Copy each line of the material in which the word "genus" appears.

Task material.

----

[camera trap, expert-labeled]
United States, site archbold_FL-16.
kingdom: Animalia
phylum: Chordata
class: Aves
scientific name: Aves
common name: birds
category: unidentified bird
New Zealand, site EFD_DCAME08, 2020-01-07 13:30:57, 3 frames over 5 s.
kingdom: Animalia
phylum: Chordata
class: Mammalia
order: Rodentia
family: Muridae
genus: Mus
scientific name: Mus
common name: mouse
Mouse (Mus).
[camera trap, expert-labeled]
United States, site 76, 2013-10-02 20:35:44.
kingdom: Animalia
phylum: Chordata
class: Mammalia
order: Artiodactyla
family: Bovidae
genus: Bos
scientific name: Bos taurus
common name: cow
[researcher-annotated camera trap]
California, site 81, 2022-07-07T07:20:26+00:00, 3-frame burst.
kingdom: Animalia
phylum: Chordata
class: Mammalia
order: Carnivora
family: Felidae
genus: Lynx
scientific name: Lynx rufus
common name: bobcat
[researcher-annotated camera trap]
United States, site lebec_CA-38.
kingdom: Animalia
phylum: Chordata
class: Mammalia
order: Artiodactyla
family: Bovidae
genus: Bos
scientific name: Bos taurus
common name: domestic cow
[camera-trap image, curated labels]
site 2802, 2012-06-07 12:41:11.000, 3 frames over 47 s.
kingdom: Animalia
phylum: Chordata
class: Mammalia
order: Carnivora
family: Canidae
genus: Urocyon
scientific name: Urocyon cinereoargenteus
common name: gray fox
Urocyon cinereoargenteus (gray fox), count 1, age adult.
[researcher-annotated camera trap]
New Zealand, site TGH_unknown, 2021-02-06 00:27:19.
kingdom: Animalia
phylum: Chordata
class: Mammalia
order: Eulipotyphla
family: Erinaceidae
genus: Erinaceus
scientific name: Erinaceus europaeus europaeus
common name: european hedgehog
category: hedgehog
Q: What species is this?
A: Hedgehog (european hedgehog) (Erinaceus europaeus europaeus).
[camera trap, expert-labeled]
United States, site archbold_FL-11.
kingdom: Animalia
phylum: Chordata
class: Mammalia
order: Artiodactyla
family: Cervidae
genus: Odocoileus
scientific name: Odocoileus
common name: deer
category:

----

Finished exercise.
genus: Mus
genus: Bos
genus: Lynx
genus: Bos
genus: Urocyon
genus: Erinaceus
genus: Odocoileus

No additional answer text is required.